» **WRITTEN PROBLEM**
Please reproduce the lines below word for word, beginning with the first one and continuing through the line that contains "338 centimetres". Omit the pictures from your answer.

» **RECORDED INFORMATION**
□ □ □ □
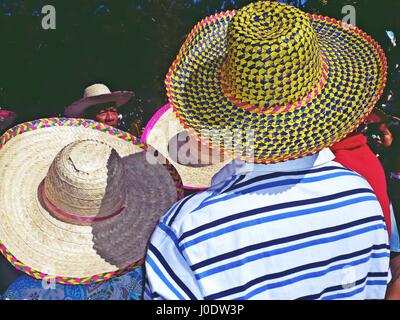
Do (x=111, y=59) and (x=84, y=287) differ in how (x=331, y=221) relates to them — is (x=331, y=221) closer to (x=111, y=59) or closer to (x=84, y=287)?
(x=84, y=287)

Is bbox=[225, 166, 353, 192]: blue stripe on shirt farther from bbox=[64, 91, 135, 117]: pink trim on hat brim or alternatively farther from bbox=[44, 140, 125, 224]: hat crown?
bbox=[64, 91, 135, 117]: pink trim on hat brim

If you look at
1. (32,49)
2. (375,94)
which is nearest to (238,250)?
(375,94)

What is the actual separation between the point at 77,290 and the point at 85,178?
2.19 feet

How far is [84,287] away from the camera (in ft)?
7.69

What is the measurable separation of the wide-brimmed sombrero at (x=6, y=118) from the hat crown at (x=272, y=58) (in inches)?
95.9

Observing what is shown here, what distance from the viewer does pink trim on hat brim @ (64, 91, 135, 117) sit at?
338 centimetres

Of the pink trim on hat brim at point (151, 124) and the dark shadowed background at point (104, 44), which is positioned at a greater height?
the dark shadowed background at point (104, 44)

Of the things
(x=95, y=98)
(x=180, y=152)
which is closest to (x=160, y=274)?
(x=180, y=152)

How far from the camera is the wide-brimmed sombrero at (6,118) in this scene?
3384 mm

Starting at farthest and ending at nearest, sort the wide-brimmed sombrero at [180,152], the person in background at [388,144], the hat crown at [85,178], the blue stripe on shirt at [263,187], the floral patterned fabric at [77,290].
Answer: the person in background at [388,144] < the wide-brimmed sombrero at [180,152] < the floral patterned fabric at [77,290] < the hat crown at [85,178] < the blue stripe on shirt at [263,187]

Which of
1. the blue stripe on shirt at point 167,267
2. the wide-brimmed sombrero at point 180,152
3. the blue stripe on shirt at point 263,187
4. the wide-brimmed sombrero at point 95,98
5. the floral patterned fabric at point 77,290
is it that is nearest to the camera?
the blue stripe on shirt at point 263,187

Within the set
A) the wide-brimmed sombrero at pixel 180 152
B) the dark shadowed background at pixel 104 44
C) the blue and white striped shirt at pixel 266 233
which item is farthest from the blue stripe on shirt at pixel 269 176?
the dark shadowed background at pixel 104 44

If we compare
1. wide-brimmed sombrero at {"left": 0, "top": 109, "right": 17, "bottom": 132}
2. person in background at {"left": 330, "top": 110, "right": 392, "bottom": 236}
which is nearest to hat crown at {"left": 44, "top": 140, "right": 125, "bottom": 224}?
person in background at {"left": 330, "top": 110, "right": 392, "bottom": 236}

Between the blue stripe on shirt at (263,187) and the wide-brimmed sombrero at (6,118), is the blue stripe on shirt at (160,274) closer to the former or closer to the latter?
the blue stripe on shirt at (263,187)
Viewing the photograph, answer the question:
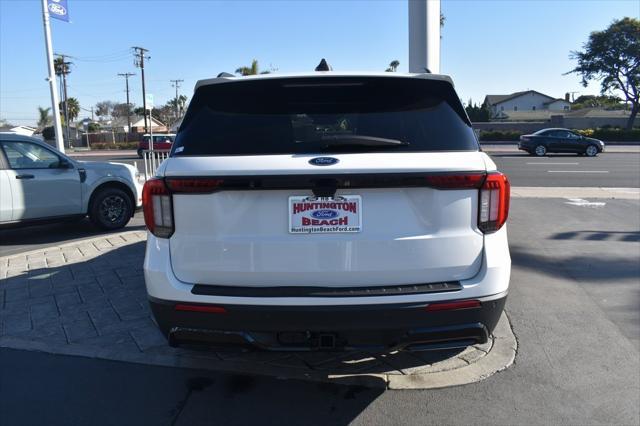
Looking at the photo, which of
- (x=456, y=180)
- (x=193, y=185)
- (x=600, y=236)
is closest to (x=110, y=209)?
(x=193, y=185)

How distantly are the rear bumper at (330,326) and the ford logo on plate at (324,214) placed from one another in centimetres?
47

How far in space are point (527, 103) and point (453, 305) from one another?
342 ft

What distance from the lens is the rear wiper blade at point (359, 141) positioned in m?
2.77

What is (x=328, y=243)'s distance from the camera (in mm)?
2648

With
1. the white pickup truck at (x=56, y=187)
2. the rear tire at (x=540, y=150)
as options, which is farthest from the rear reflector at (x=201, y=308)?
the rear tire at (x=540, y=150)

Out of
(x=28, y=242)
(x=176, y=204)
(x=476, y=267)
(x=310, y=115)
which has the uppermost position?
(x=310, y=115)

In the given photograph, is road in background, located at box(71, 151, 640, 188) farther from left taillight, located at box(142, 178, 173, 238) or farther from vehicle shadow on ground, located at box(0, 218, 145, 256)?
left taillight, located at box(142, 178, 173, 238)

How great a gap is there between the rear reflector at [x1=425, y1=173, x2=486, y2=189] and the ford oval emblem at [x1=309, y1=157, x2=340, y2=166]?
1.63 ft

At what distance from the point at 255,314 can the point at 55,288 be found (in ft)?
12.4

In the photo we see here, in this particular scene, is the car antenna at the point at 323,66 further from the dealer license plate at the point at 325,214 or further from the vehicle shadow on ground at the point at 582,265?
the vehicle shadow on ground at the point at 582,265

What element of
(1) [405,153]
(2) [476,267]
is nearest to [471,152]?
(1) [405,153]

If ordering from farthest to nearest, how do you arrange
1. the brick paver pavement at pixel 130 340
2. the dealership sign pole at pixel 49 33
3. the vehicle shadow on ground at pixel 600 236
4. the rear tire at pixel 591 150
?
the rear tire at pixel 591 150
the dealership sign pole at pixel 49 33
the vehicle shadow on ground at pixel 600 236
the brick paver pavement at pixel 130 340

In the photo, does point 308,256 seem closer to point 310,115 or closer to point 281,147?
point 281,147

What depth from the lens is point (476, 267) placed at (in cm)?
275
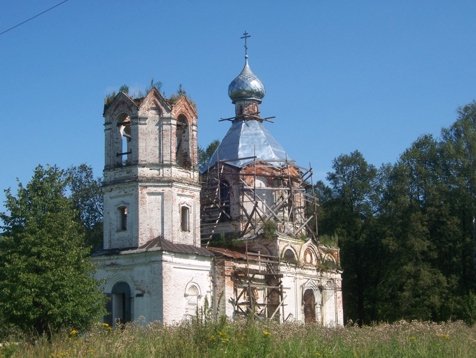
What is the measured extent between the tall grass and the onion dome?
70.0 feet

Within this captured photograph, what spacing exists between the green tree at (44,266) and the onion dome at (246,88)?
52.2ft

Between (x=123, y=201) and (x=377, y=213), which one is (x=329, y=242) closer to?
(x=377, y=213)

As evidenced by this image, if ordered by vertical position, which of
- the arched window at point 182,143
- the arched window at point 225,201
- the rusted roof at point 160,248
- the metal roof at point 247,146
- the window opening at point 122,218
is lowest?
the rusted roof at point 160,248

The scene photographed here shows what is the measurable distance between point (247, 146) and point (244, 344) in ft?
67.0

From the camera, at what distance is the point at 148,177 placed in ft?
76.5

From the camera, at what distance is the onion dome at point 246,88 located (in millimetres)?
32844

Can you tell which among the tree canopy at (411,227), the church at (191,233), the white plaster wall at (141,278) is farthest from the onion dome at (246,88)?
the white plaster wall at (141,278)

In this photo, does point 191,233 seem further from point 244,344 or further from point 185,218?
point 244,344

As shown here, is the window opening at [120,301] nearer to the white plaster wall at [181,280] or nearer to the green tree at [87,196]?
the white plaster wall at [181,280]

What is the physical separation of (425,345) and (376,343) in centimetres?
81

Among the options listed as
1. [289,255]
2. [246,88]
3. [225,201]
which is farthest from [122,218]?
[246,88]

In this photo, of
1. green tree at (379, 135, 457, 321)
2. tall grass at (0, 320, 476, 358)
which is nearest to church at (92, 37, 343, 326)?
green tree at (379, 135, 457, 321)

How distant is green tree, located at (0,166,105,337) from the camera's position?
1684 cm

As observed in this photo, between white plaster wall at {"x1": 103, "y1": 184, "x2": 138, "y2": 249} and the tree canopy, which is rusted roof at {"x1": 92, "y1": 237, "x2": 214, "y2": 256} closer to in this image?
white plaster wall at {"x1": 103, "y1": 184, "x2": 138, "y2": 249}
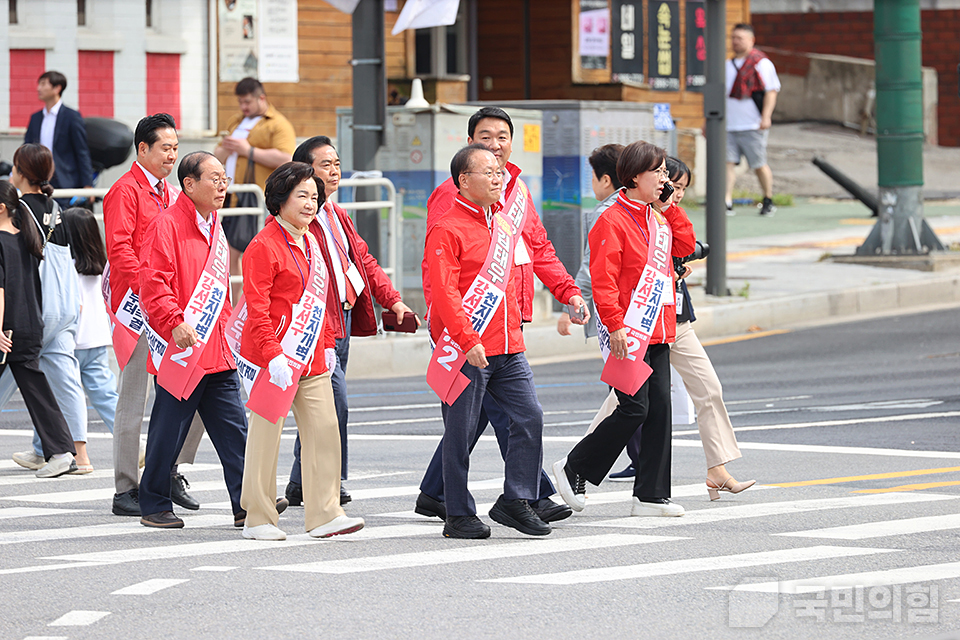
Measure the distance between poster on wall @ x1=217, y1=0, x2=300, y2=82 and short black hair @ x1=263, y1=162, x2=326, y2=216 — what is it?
43.6 ft

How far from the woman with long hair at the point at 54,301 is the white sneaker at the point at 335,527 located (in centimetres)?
250

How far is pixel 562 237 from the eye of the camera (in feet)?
51.2

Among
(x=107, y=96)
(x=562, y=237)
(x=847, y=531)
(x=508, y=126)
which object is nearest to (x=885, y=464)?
(x=847, y=531)

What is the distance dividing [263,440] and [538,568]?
1418 millimetres

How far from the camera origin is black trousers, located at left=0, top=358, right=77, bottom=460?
30.1 feet

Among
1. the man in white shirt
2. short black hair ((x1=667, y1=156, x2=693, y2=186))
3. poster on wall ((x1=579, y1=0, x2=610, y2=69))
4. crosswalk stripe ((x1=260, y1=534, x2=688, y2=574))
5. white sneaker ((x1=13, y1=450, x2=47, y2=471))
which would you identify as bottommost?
crosswalk stripe ((x1=260, y1=534, x2=688, y2=574))

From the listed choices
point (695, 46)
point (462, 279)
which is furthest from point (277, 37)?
point (462, 279)

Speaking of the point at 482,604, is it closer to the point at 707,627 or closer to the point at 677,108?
the point at 707,627

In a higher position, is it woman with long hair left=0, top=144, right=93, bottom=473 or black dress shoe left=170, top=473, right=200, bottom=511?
woman with long hair left=0, top=144, right=93, bottom=473

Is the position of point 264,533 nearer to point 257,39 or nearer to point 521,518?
point 521,518

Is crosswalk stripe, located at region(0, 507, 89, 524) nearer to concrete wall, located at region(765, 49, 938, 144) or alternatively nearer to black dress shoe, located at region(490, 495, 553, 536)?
black dress shoe, located at region(490, 495, 553, 536)

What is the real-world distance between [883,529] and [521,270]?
199 centimetres

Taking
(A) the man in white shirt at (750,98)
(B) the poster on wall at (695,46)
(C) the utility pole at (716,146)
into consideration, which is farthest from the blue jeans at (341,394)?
(B) the poster on wall at (695,46)

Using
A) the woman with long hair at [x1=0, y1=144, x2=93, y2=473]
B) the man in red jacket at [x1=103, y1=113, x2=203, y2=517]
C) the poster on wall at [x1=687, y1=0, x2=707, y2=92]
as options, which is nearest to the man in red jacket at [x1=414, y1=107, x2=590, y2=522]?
the man in red jacket at [x1=103, y1=113, x2=203, y2=517]
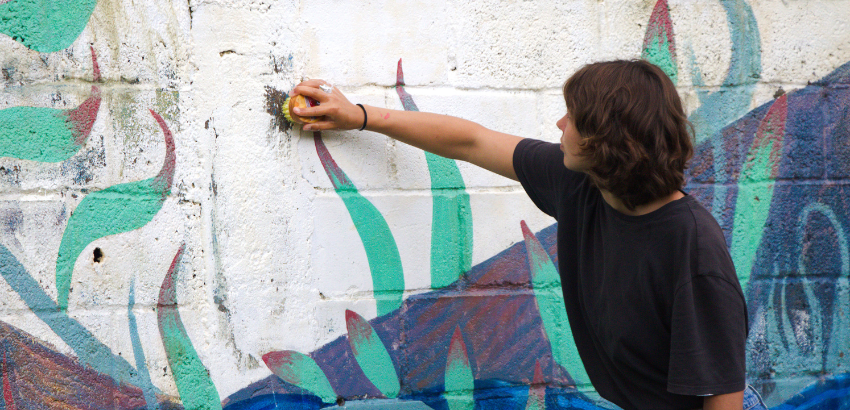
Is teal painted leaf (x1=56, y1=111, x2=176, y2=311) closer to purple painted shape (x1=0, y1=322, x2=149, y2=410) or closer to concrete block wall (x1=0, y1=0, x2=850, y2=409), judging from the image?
concrete block wall (x1=0, y1=0, x2=850, y2=409)

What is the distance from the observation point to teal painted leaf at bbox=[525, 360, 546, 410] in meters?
2.11

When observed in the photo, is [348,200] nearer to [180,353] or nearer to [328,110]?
[328,110]

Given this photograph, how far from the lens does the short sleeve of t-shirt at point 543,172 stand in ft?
5.49

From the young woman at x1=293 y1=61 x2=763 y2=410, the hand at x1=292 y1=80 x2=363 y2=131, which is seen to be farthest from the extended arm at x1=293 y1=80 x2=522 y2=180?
the young woman at x1=293 y1=61 x2=763 y2=410

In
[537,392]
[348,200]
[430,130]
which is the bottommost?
[537,392]

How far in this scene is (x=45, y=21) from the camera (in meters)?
1.77

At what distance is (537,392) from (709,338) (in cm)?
98

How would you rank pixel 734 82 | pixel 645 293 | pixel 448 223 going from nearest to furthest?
1. pixel 645 293
2. pixel 448 223
3. pixel 734 82

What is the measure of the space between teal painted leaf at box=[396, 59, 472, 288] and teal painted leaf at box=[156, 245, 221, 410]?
871 mm

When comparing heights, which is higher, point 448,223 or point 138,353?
point 448,223

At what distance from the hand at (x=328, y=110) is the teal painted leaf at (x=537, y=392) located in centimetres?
116

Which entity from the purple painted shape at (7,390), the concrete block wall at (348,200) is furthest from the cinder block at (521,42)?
the purple painted shape at (7,390)

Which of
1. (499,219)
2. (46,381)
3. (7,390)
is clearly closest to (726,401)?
(499,219)

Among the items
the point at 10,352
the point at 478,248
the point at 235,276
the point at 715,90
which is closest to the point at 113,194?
the point at 235,276
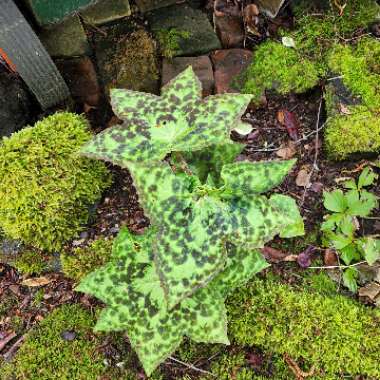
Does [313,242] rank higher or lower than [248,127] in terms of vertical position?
lower

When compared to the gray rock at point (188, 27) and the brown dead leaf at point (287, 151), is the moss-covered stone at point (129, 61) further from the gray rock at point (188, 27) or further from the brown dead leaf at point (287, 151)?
the brown dead leaf at point (287, 151)

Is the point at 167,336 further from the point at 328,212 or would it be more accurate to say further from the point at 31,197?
the point at 328,212

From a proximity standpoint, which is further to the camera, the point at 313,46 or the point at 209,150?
the point at 313,46

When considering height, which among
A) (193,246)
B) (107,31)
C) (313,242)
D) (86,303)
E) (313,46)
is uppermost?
(107,31)

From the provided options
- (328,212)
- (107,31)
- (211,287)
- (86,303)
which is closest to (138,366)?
(86,303)

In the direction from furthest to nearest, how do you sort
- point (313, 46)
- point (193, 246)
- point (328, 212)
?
1. point (313, 46)
2. point (328, 212)
3. point (193, 246)

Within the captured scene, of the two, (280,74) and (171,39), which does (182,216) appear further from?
(171,39)

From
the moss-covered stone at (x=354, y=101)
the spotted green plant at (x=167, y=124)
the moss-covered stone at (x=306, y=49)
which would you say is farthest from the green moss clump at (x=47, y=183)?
the moss-covered stone at (x=354, y=101)

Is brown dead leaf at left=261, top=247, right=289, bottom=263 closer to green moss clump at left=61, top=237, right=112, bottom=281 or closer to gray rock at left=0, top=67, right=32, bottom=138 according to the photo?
green moss clump at left=61, top=237, right=112, bottom=281
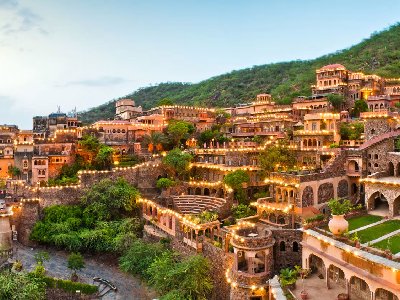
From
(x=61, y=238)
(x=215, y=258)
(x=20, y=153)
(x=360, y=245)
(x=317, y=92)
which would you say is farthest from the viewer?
(x=317, y=92)

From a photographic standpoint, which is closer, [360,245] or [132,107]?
[360,245]

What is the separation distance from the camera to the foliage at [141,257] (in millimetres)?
30125

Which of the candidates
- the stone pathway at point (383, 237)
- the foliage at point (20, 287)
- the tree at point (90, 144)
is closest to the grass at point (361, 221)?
the stone pathway at point (383, 237)

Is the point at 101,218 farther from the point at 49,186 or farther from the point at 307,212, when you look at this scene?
the point at 307,212

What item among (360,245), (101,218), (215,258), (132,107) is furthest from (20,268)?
(132,107)

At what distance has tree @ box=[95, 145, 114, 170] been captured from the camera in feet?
139

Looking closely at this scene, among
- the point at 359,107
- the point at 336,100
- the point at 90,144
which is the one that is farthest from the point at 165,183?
the point at 359,107

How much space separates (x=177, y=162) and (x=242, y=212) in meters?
11.2

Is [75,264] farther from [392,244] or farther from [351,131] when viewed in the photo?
[351,131]

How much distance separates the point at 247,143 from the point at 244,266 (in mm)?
17824

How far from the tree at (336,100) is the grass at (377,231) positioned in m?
25.4

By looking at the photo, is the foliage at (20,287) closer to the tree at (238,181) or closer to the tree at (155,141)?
the tree at (238,181)

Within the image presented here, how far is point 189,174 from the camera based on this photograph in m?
42.9

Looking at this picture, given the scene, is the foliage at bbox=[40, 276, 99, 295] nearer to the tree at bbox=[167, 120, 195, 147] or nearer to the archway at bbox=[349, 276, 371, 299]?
the archway at bbox=[349, 276, 371, 299]
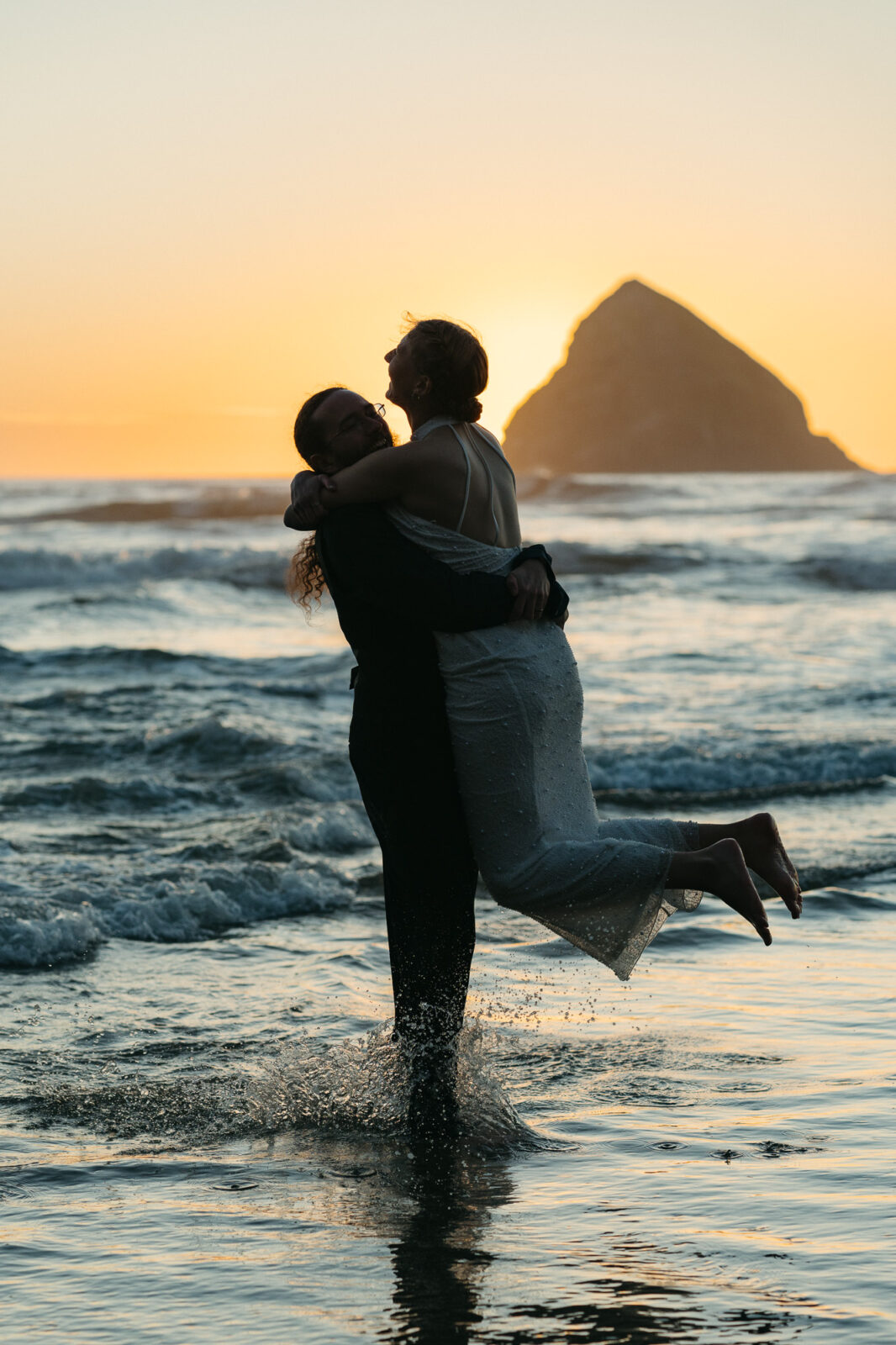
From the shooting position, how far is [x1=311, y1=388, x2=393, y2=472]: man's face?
11.3 ft

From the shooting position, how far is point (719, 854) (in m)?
3.19

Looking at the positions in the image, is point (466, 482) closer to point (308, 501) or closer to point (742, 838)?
point (308, 501)

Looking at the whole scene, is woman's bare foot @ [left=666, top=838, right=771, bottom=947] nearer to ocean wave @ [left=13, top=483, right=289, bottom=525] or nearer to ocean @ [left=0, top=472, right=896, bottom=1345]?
ocean @ [left=0, top=472, right=896, bottom=1345]

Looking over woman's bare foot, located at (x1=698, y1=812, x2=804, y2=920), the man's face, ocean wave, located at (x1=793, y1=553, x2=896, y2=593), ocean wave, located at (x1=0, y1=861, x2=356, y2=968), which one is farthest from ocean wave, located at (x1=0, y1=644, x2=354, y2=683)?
ocean wave, located at (x1=793, y1=553, x2=896, y2=593)

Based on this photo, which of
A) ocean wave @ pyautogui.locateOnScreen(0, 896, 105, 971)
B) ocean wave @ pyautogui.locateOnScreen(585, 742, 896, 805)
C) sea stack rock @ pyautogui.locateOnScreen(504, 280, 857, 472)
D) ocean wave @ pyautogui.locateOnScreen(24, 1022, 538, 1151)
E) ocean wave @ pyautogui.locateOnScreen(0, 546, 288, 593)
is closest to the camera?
ocean wave @ pyautogui.locateOnScreen(24, 1022, 538, 1151)

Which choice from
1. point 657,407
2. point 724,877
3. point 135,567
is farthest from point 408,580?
point 657,407

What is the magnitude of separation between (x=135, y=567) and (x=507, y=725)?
28294 mm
□ □ □ □
» **THE COMPLETED TASK**
Do (x=111, y=59) and (x=84, y=287) differ in how (x=331, y=221) relates to them — is (x=331, y=221) closer to (x=111, y=59) or closer to (x=84, y=287)?
(x=84, y=287)

Is bbox=[225, 166, 353, 192]: blue stripe on shirt farther from bbox=[64, 91, 135, 117]: pink trim on hat brim or alternatively farther from bbox=[44, 140, 125, 224]: hat crown?
bbox=[64, 91, 135, 117]: pink trim on hat brim

If you look at
1. (32,49)
2. (375,94)
which is nearest to (238,250)?
(375,94)

What is the actual separation between the point at 77,290 and the point at 85,178?
2.19 feet

How far is [84,287] away from the camera (in ft)?
7.69

What is the measurable separation of the wide-brimmed sombrero at (x=6, y=118) from the hat crown at (x=272, y=58) (in inches)?
95.9

Observing what is shown here, what distance from the viewer does pink trim on hat brim @ (64, 91, 135, 117) sit at?
338 centimetres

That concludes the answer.